A l'époque des Song (860--1279) Zhang Huai écrit dans son traité sur la peinture:

"En se conformant aux lois de la nature, un artiste peut perfectionner sa création. En agissant contrairement, il ne peut refléter la vraie nature d'un objet... Si elle est en accord avec les lois de la nature, capable de refléter son charme subtil, une peinture, bien qu'exécutée avec simplicité, sera vivante, et manifestera son propre souffle de vie."

Peindre revient finalement à rechercher la sagesse, le peintre doit abandonner son égo pour ne faire qu'un avec la nature et suivre la Voie, le Tao...

C'est pourquoi à l'époque des Tang Zhang Yanyuan a dit en parlant du peintre: "

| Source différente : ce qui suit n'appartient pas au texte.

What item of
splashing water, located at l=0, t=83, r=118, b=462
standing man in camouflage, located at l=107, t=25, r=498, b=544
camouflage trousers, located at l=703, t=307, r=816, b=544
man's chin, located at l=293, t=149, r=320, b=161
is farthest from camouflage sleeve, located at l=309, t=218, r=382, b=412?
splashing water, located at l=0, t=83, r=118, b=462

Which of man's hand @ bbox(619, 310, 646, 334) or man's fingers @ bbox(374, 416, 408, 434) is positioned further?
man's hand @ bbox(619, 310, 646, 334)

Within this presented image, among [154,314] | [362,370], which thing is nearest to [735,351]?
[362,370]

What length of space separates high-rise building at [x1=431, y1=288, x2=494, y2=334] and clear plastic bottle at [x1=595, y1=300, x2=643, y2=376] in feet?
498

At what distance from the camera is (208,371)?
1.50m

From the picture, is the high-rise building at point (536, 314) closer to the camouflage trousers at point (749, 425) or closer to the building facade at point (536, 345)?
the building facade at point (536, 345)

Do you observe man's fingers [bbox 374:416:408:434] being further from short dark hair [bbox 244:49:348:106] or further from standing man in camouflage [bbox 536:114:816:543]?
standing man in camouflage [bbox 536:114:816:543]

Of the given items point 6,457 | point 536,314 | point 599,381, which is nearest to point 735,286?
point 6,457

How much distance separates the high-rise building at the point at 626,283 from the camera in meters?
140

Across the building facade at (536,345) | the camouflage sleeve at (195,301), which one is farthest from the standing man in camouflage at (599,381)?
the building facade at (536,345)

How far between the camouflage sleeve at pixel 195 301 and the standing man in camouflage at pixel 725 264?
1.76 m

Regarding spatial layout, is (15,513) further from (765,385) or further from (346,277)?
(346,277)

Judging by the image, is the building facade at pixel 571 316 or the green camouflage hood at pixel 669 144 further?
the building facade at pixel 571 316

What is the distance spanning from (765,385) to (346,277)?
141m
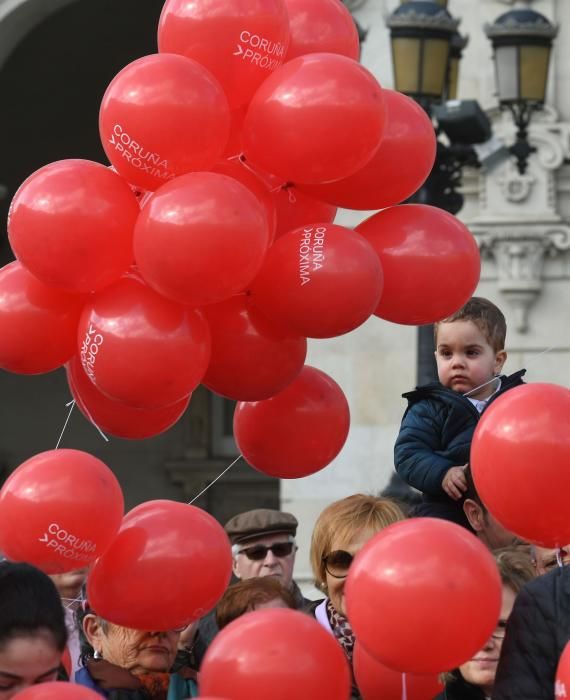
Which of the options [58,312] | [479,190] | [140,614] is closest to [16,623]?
[140,614]

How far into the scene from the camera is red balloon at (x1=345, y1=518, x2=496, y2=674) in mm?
3432

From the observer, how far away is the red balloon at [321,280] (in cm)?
399

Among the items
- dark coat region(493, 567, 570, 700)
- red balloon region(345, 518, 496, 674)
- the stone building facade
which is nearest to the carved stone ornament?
the stone building facade

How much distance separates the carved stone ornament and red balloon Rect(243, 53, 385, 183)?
6134mm

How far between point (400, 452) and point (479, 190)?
540cm

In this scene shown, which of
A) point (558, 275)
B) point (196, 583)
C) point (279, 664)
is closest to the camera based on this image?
point (279, 664)

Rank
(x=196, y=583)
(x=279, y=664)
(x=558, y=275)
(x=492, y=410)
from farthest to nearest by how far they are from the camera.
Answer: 1. (x=558, y=275)
2. (x=196, y=583)
3. (x=492, y=410)
4. (x=279, y=664)

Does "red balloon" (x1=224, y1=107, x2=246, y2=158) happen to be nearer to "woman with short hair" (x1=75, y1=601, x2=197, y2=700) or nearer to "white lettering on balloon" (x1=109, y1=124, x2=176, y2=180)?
"white lettering on balloon" (x1=109, y1=124, x2=176, y2=180)

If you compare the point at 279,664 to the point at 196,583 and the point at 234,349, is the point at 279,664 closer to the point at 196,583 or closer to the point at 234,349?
the point at 196,583

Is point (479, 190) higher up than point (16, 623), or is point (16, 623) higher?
point (16, 623)

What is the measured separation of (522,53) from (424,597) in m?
5.42

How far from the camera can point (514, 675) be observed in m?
3.56

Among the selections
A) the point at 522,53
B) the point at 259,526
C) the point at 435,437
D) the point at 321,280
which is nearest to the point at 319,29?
the point at 321,280

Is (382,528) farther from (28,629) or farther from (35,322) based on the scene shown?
(28,629)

En se perdant dans la contemplation, il appréhendera totalement la nature, s'oubliera lui-même ainsi que l'objet, et il rejettera les traits extérieurs ainsi que la conscience même de ces traits. "

Les taoïstes passionnés par les mystères de la vie, se sont très vite penchés sur le problème de l'énergie vitale et de sa circulation à travers le corps ; c'est de cette intérêt que découle l'acupuncture, le Chi kung et les diverses méditations énergétiques. Le fruit de cette recherche est devenu l'une des préoccupations centrales de la peinture, comment transmettre le souffle vital ?

La réponse est double, en premier lieu pour avoir un geste naturel sans entrave et laisser l'énergie circuler librement, le peintre doit se libérer de toutes les tensions mentales, émotionnelles et physiques. Le mouvement du poignet et du bras doit être fluide, le corps bien droit pour favoriser une bonne respiration. La recherche du geste juste, de l'attitude parfaite dénuée de toute tension afin de coller à l'instant présent est tout à fait identique à la démarche des pratiquants d'arts martiaux.

En second lieu la réponse est d'ordre technique, la structure même des objets est comparable aux méridiens d'acupuncture dans lesquels circule l'énergie, pour "engendrer et animer le souffle rythmique" il convient de créer des axes de circulation de l'énergie à travers la peinture à l'aide des traits de pinceau. Cette vision est particulièrement développée dans la peinture de paysage où une multitude de traits différents ont vu le jour afin de représenter les structures et textures des différents rochers et montagnes.

Le trait de pinceau est une notion fondamentale dans la peinture chinoise, en effet la nature du trait est une réflexion récurrente chez des artistes élevés dans une tradition calligraphique au sein de laquelle donner vie aux traits est une obsession permanente. En calligraphie l'exécution d'une œuvre est instantanée et rythmique sans la moindre possibilité de repentir, ce n'est que du rythme, de la qualité du trait et de sa plénitude que vient la vie.

Fondamentalement la forme dans la peinture chinoise est définie par le trait, le peintre accorde un rôle de premier plan au pinceau qui dessine la structure, l'ossature. Ensuite les nuances de l'encre appliquée en lavis permettent de différencier les zones d'ombre et de lumière, respectivement Yin et Yang ; il s'agit alors de la chair. On dit d'un peintre qui arrivé au sommet de son art maîtrise la technique, qu'il a "le pinceau et l'encre".